Wasserstein was first contracted to write about 20th-century Europe in 1982, as a volume of the now-completed The Short Oxford History of the Modern World. Still bound by his contract with an editor who has since died, he spent 25 years crafting his contribution. The effort nearly overwhelmed Wasserstein, Chicago’s Harriet & Ulrich E. Meyer professor in modern European Jewish history. In eight monographs he has analyzed themes as diverse as Jewish history, modern France, the Israeli–Palestinian conflict, and colonial wars in Northern China. “The literature on the 20th century of Europe is bigger than the whole of the rest of history put together,” Wasserstein explains. “It is the biggest [topic] I have ever tackled. There were one or two points that I almost despaired of finishing it.” Coming in at 900 pages, the story is much longer than he ever imagined.

Wasserstein is particular about the lessons that he wants readers to draw from his work. “Dubious” of the traditional lessons usually taken from history, he does not think the past offers today’s leaders “political guidance.” In fact, Wasserstein argues, the study of history may lead to calamitous results, such as France and Britain’s 1956 war against Egypt. With the memory of appeasing Hitler still fresh, Britain and France were anxious to confront dictators all over the world. The two states readily invaded Egypt to regain control of the Suez Canal and to depose the nation’s leader, Gamal Nasser. The outcome was “disastrous” for Britain, inviting international outrage and further diminishing its global empire. Rather, Wasserstein cautions, the lessons leaders should take are those revolving around history’s ethos, the ways in which “barbarism was inextricably bound up with civilization.”

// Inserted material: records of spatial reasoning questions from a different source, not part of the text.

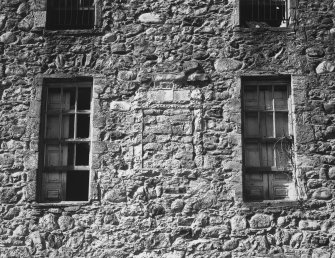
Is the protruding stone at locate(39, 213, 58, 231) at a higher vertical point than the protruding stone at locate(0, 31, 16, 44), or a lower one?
lower

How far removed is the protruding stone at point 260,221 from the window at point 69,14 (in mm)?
3747

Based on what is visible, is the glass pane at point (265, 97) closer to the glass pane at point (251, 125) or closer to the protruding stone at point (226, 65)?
the glass pane at point (251, 125)

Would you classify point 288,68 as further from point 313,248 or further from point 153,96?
point 313,248

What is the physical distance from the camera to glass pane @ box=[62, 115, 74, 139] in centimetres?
904

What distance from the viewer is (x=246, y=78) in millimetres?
9062

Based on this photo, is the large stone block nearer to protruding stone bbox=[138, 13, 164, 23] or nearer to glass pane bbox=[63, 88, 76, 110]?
glass pane bbox=[63, 88, 76, 110]

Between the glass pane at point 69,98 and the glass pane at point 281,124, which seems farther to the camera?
the glass pane at point 69,98

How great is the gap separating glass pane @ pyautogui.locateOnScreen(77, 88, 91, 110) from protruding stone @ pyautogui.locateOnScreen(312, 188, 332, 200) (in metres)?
3.42

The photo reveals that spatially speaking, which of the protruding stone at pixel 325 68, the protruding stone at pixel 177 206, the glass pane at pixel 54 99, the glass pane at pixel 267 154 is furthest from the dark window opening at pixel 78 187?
the protruding stone at pixel 325 68

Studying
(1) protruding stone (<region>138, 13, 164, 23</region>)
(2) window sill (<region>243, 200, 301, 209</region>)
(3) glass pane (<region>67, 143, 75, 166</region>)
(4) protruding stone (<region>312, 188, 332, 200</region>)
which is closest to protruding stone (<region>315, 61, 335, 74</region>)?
(4) protruding stone (<region>312, 188, 332, 200</region>)

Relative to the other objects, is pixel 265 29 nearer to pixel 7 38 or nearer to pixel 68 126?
pixel 68 126

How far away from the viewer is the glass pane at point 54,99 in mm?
9156

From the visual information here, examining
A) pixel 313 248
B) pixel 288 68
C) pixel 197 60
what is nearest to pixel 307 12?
pixel 288 68

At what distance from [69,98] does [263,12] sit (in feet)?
10.5
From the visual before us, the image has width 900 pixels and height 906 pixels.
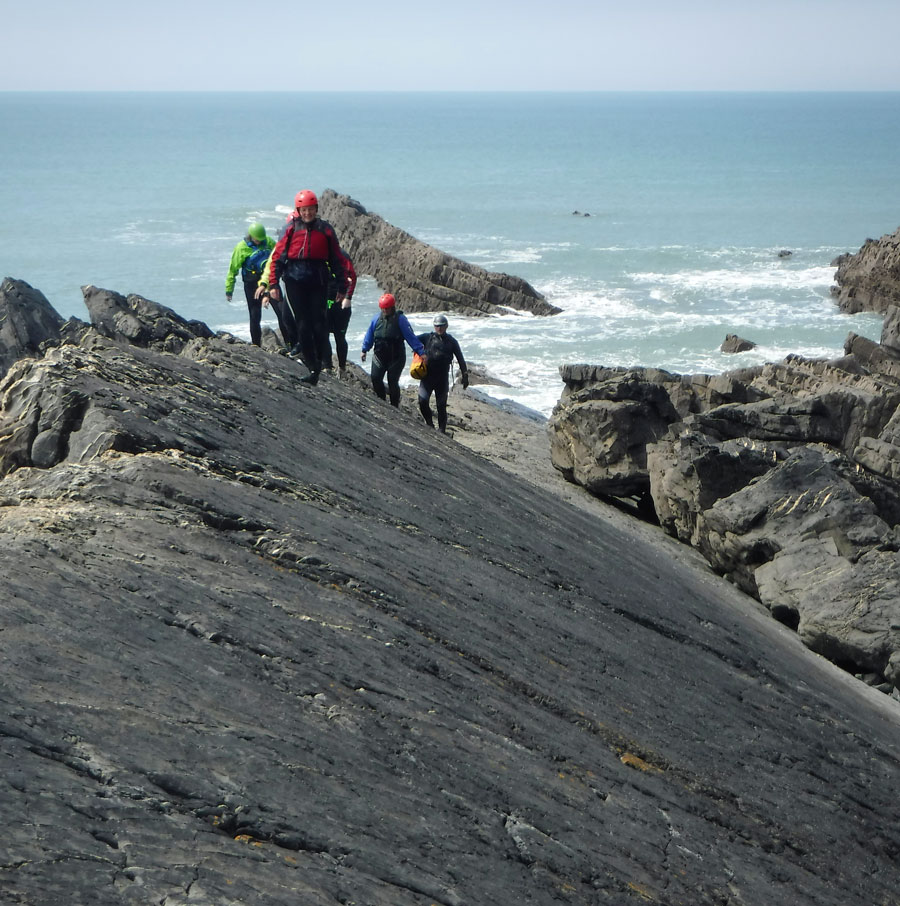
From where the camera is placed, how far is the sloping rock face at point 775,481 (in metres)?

Now with his “Sisyphean labor” done, Wasserstein feels “a mixture of joy and melancholy, as if saying goodbye to an old friend that I thought I would have to live with for my whole life.” Yet he knows that he “will not actually be able to ride off into the sunset and wave goodbye,” with revisions for a second printing in the works: “Books are a bit like children: they should go off and swim on their own, but one wouldn’t want to leave them totally to their own resources.”

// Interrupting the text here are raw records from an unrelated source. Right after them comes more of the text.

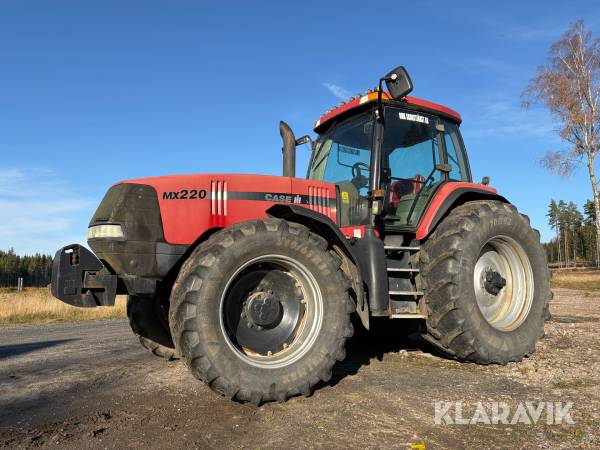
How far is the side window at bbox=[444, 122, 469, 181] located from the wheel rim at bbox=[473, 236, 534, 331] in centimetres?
100

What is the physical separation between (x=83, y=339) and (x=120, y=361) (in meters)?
2.92

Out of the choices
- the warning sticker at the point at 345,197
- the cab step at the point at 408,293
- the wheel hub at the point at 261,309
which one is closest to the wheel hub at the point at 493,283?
the cab step at the point at 408,293

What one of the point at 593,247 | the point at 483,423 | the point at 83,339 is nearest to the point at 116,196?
the point at 483,423

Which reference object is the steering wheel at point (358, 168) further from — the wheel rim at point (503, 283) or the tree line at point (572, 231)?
the tree line at point (572, 231)

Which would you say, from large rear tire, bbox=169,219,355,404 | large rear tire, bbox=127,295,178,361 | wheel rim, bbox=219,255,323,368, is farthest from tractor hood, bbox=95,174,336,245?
large rear tire, bbox=127,295,178,361

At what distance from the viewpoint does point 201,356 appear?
3.15 meters

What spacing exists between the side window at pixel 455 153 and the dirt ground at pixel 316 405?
216cm

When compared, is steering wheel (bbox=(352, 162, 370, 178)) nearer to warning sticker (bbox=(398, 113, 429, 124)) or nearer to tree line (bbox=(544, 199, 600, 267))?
warning sticker (bbox=(398, 113, 429, 124))

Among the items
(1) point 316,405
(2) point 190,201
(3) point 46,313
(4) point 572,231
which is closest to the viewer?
(1) point 316,405

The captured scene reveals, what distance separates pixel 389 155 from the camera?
16.5ft

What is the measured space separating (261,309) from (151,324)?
4.90 feet

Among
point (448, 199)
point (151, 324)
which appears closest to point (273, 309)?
point (151, 324)

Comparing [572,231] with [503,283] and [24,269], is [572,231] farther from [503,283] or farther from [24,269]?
[24,269]

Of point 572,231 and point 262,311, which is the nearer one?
point 262,311
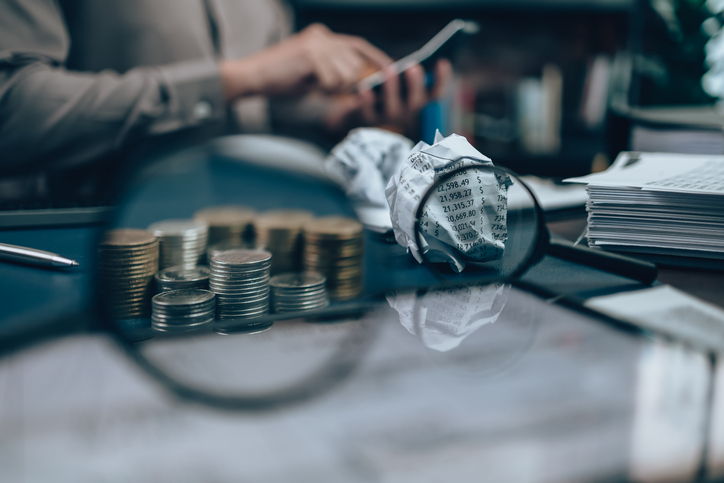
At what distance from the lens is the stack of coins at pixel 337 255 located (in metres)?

Meanwhile, Wasserstein has moved on to a new project about Europe’s Jews on the brink of World War II. He notes that many scholars have studied the Holocaust, but few have taken a detailed look at European Jews in 1939. “What is much more important than studying the history of how people were killed is the history of what was destroyed: the people, their culture, and their society,” Wasserstein explains. Currently on leave from the University doing research in Berlin on a Guggenheim fellowship, afterward he plans to embark on fieldwork in Amsterdam, Israel, and Eastern Europe to reconstruct the way European Jews lived immediately before the Holocaust.